Sponsored by the U. S. Department of Energy, the National Science Teachers Association and the Jet Propulsion Lab, the round-robin, double-elimination tournament on Jan. 22 featured timed questions on such diverse subjects as Earth science, biology, chemistry, physics, computer science, math, astronomy and technology.
Of the two dozen teams that entered, only the final four competed on a center stage in JPL’s prestigious Theodore von Kármán Auditorium. Woodbridge was one of them, of course, placing an impressive third by besting a number of powerhouse schools from all over Southern California. Arcadia and Troy high schools placed first and second, respectively.
Many of the games were intensely close, and in fact Arcadia’s come-from-behind victory was secured on the final question: “In order to replenish the supply of steam at the geothermal plant called The Geysers, which of the following does an underground pipeline deliver? (W) wastewater (X) river water (Y) ocean water (Z) rain water.” (We’ll post the correct answer below.)

● Data extracts
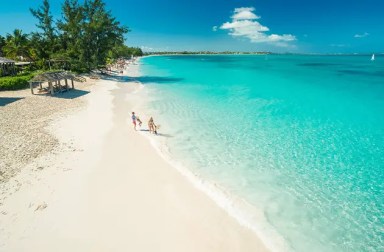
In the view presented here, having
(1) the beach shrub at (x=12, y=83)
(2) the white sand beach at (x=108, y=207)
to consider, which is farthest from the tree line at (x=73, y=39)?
(2) the white sand beach at (x=108, y=207)

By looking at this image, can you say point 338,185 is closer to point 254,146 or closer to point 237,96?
point 254,146

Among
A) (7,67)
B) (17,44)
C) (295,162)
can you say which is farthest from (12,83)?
(295,162)

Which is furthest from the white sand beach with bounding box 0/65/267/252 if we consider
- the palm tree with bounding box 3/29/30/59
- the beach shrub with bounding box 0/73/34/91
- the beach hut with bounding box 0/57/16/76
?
the palm tree with bounding box 3/29/30/59

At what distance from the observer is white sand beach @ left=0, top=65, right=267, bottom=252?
28.9 feet

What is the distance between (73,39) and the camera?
167 ft

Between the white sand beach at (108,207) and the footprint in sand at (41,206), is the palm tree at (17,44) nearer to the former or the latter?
the white sand beach at (108,207)

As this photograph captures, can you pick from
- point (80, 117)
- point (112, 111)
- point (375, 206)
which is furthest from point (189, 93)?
point (375, 206)

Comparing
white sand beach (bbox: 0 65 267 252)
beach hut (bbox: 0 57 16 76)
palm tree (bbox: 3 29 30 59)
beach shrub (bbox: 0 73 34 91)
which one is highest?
palm tree (bbox: 3 29 30 59)

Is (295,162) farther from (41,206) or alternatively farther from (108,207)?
(41,206)

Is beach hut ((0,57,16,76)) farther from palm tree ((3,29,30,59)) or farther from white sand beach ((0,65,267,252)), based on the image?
white sand beach ((0,65,267,252))

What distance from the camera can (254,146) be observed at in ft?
56.5

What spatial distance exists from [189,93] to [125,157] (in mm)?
23029

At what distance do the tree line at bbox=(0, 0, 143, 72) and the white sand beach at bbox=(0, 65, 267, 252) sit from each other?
37.7 meters

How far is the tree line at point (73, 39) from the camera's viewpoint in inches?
1891
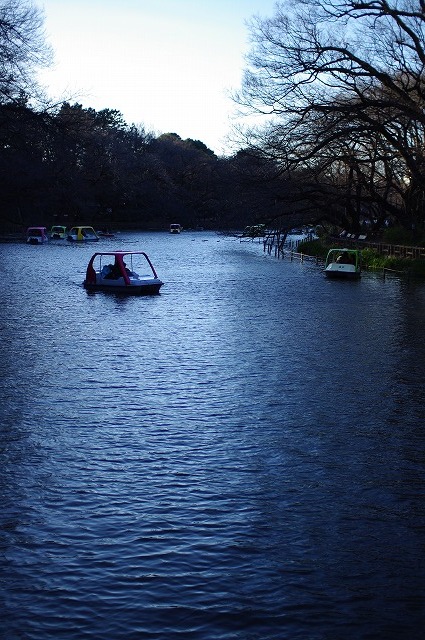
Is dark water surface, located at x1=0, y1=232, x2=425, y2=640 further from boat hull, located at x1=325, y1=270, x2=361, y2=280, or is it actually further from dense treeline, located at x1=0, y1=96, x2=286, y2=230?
dense treeline, located at x1=0, y1=96, x2=286, y2=230

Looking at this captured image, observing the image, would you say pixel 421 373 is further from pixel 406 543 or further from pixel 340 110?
pixel 340 110

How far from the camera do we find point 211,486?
11.6 metres

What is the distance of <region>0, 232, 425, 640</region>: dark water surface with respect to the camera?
26.6ft

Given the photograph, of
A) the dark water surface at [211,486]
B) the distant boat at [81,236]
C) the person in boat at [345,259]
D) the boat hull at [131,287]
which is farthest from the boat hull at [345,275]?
the distant boat at [81,236]

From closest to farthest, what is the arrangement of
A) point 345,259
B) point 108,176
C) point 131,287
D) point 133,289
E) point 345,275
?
point 131,287, point 133,289, point 345,275, point 345,259, point 108,176

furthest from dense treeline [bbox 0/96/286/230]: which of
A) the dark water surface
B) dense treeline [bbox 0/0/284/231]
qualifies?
the dark water surface

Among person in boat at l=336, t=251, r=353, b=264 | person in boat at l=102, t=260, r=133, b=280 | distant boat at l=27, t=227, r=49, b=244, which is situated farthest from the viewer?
distant boat at l=27, t=227, r=49, b=244

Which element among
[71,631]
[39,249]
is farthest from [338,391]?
[39,249]

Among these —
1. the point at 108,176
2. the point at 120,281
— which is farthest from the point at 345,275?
the point at 108,176

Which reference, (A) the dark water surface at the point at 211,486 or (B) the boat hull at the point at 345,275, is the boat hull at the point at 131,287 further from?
(B) the boat hull at the point at 345,275

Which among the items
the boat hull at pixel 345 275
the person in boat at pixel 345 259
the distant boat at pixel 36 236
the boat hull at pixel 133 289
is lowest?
the boat hull at pixel 133 289

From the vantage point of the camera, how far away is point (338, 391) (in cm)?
1817

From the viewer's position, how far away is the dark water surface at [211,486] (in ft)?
26.6

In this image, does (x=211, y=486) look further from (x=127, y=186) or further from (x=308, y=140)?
(x=127, y=186)
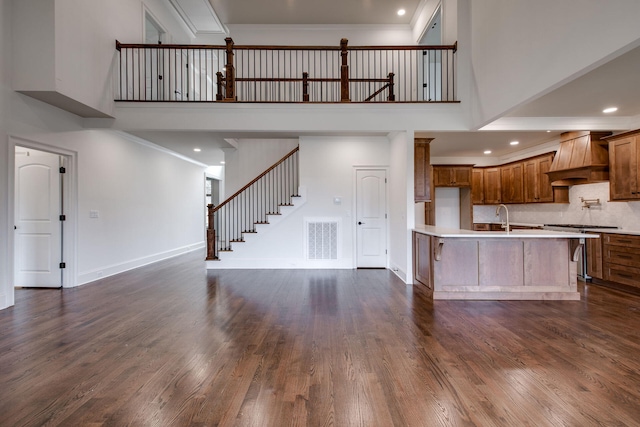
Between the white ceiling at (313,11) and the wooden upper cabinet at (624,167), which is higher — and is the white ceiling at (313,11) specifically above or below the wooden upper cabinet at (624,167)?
above

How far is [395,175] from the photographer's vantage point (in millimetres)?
5820

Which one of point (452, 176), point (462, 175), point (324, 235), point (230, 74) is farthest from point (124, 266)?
point (462, 175)

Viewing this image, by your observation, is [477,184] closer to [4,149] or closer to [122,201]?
[122,201]

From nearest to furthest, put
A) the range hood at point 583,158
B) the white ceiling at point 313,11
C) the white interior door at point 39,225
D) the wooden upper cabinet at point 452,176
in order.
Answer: the white interior door at point 39,225
the range hood at point 583,158
the white ceiling at point 313,11
the wooden upper cabinet at point 452,176

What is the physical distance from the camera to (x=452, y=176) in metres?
7.55

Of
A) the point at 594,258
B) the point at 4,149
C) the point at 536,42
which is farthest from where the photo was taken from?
the point at 594,258

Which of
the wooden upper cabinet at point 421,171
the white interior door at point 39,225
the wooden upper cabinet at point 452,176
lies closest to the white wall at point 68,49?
the white interior door at point 39,225

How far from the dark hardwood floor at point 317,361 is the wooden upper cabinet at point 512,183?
318cm

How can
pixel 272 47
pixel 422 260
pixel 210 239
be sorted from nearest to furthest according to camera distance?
pixel 422 260, pixel 272 47, pixel 210 239

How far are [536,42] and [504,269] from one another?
9.10ft

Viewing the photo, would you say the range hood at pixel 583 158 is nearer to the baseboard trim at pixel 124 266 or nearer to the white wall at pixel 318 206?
the white wall at pixel 318 206

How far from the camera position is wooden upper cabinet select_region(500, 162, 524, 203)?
696cm

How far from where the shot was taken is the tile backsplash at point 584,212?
16.3ft

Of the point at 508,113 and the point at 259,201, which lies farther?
the point at 259,201
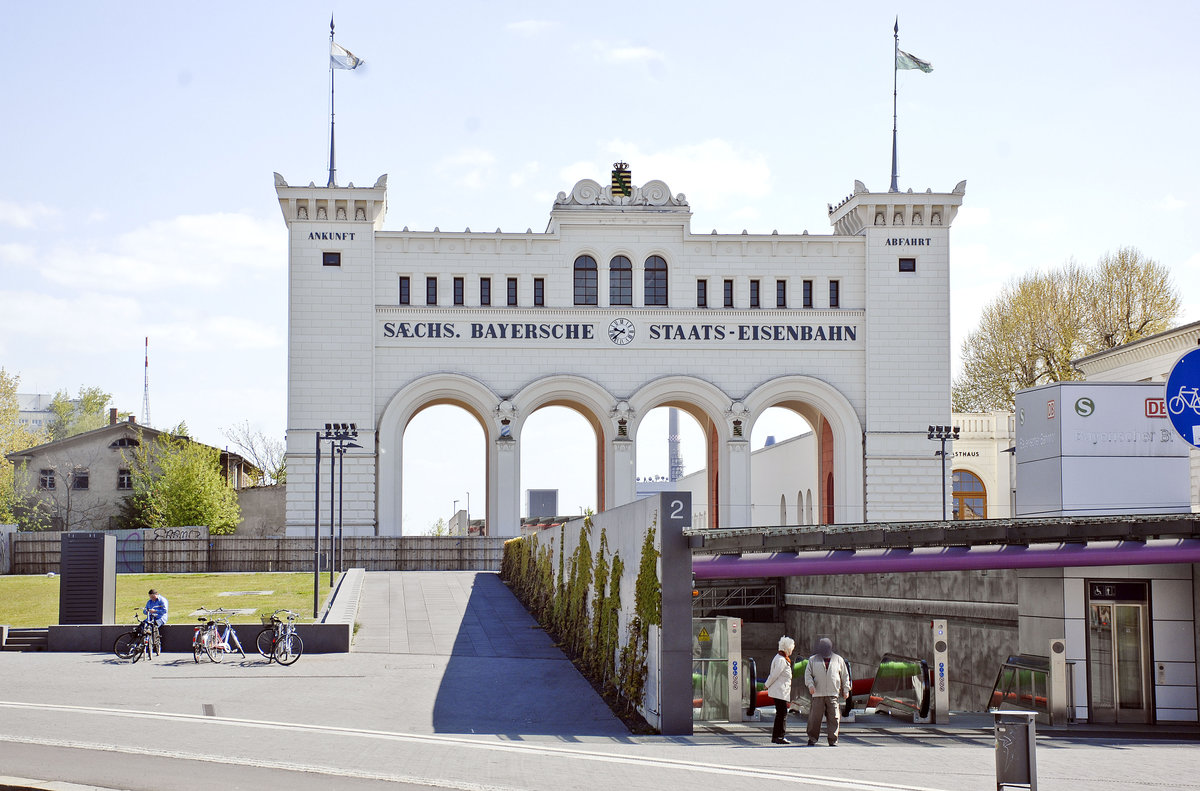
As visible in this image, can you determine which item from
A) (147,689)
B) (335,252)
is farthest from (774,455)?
(147,689)

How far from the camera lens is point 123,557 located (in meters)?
49.9

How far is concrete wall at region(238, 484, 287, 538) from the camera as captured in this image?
65.8 m

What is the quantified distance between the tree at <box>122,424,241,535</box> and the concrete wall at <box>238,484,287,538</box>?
151cm

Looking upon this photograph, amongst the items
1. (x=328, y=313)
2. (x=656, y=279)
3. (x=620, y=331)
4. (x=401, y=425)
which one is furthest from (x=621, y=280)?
(x=328, y=313)

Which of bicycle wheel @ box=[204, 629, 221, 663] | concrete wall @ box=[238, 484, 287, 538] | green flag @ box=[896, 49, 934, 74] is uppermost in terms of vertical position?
green flag @ box=[896, 49, 934, 74]

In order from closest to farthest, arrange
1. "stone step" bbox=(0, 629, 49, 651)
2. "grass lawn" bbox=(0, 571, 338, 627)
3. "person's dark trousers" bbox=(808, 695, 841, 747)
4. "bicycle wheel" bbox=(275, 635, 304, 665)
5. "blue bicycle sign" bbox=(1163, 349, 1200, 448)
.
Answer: "blue bicycle sign" bbox=(1163, 349, 1200, 448) → "person's dark trousers" bbox=(808, 695, 841, 747) → "bicycle wheel" bbox=(275, 635, 304, 665) → "stone step" bbox=(0, 629, 49, 651) → "grass lawn" bbox=(0, 571, 338, 627)

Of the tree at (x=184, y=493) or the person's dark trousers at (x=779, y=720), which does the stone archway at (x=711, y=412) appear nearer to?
the tree at (x=184, y=493)

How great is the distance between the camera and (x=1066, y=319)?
202ft

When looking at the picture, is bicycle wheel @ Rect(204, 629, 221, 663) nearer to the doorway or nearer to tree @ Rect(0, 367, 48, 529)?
the doorway

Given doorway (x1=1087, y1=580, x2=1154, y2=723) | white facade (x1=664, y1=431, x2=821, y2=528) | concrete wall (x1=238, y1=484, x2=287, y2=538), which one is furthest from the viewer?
concrete wall (x1=238, y1=484, x2=287, y2=538)

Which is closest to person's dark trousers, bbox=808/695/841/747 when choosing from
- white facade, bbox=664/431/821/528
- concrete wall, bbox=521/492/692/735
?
concrete wall, bbox=521/492/692/735

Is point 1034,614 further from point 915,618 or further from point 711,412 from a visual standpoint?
point 711,412

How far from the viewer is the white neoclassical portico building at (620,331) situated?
51438 mm

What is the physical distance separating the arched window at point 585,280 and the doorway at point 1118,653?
104 feet
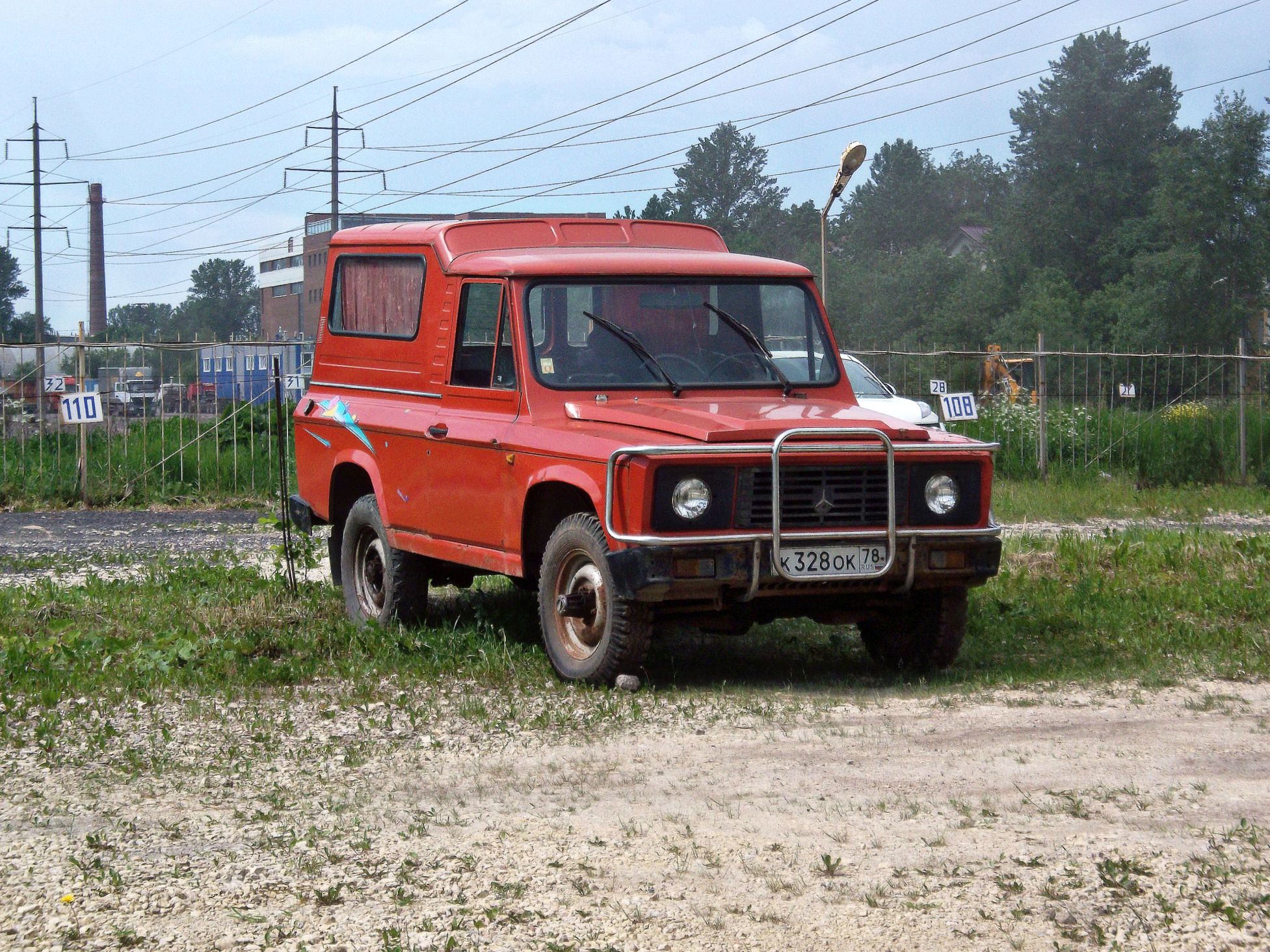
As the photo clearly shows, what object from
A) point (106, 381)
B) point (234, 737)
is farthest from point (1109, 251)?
point (234, 737)

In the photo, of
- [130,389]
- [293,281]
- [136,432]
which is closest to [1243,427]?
[136,432]

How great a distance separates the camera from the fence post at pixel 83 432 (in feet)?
64.4

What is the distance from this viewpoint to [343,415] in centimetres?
995

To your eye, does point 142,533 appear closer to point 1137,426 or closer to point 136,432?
point 136,432

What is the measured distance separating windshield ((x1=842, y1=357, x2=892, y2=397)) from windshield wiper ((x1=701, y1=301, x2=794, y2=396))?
9105 millimetres

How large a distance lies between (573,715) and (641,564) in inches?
28.0

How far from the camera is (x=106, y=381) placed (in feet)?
68.6

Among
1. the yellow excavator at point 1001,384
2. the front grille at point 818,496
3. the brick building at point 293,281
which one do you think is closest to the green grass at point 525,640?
the front grille at point 818,496

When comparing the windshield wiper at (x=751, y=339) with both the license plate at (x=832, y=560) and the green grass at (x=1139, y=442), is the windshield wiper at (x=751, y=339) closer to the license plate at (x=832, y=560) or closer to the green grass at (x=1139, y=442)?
the license plate at (x=832, y=560)

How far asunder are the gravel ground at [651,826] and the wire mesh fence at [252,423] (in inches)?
520

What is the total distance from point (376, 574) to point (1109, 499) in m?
12.0

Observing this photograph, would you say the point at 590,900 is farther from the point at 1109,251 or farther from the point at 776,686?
the point at 1109,251

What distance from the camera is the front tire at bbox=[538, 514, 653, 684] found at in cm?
738

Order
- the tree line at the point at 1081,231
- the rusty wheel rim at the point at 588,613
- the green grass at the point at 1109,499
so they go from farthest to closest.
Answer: the tree line at the point at 1081,231, the green grass at the point at 1109,499, the rusty wheel rim at the point at 588,613
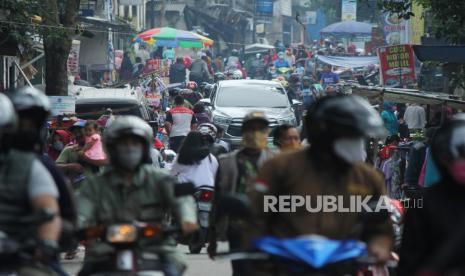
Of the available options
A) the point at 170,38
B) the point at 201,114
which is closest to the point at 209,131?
the point at 201,114

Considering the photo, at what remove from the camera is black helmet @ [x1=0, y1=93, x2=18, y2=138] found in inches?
286

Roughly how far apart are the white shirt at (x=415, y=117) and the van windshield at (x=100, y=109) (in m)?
6.94

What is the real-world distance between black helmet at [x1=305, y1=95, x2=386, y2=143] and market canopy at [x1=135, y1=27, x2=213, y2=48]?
130ft

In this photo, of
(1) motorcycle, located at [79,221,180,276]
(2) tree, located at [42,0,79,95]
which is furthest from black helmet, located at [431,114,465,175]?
(2) tree, located at [42,0,79,95]

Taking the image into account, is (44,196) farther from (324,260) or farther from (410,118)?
(410,118)

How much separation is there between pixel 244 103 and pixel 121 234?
21.9m

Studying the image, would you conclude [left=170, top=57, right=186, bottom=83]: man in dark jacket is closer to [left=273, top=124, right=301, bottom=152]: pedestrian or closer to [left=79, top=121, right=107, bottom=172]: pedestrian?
[left=79, top=121, right=107, bottom=172]: pedestrian

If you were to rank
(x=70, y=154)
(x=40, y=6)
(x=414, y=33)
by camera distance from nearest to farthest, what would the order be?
1. (x=70, y=154)
2. (x=40, y=6)
3. (x=414, y=33)

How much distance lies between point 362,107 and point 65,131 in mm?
11699

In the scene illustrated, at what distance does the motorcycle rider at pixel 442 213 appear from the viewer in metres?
6.70

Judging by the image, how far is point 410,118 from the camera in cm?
2869

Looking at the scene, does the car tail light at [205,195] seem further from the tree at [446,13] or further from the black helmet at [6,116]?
the black helmet at [6,116]

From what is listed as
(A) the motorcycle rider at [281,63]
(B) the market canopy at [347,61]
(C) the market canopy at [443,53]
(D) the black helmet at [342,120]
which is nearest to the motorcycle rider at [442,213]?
(D) the black helmet at [342,120]

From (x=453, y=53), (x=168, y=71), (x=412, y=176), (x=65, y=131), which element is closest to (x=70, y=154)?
(x=65, y=131)
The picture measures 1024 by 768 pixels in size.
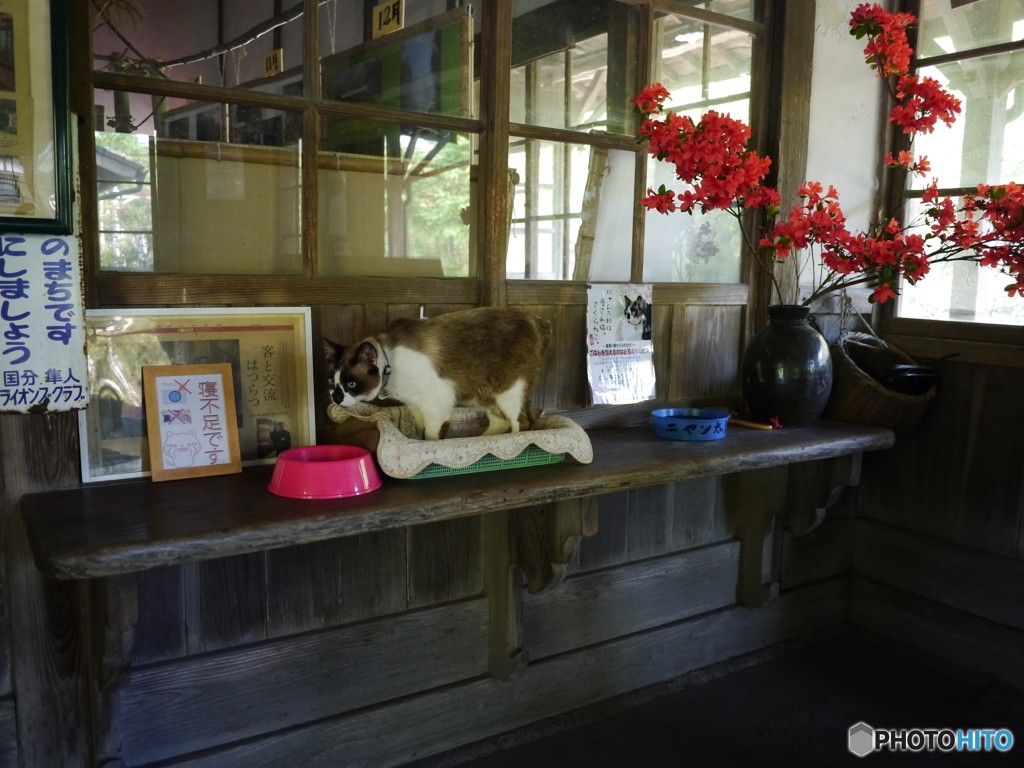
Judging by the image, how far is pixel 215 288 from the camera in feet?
4.98

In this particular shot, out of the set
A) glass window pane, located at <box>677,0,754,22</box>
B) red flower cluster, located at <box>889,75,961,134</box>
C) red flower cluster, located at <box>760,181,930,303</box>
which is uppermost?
glass window pane, located at <box>677,0,754,22</box>

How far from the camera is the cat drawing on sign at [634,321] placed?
203 centimetres

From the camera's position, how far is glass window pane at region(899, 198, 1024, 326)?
7.45 feet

● What is being asked
Carry on the account of the science bowl tournament at JPL, picking up after its last sentence. The records are separate material and have no connection to the text.

● Result of this task
The Woodbridge team included co-captains Nathaniel Schuetz and Dillon Zhi, along with Andrew Steffen, Tobin Holcomb and Allen Tang. Accompanied by science teacher Mike Nakaue, the group departed their school at 6:15 in the morning for the daylong tournament – and didn’t return until after 7:30 p.m.
“The students were physically, mentally and emotionally drained by the end of the competition,” Nakaue said. “These are a bunch of nice kids who gave it their all, and I am sure the past 19 teams would have been very proud of them.”
(Oh, and the answer to the question above is “wastewater.” Obviously.)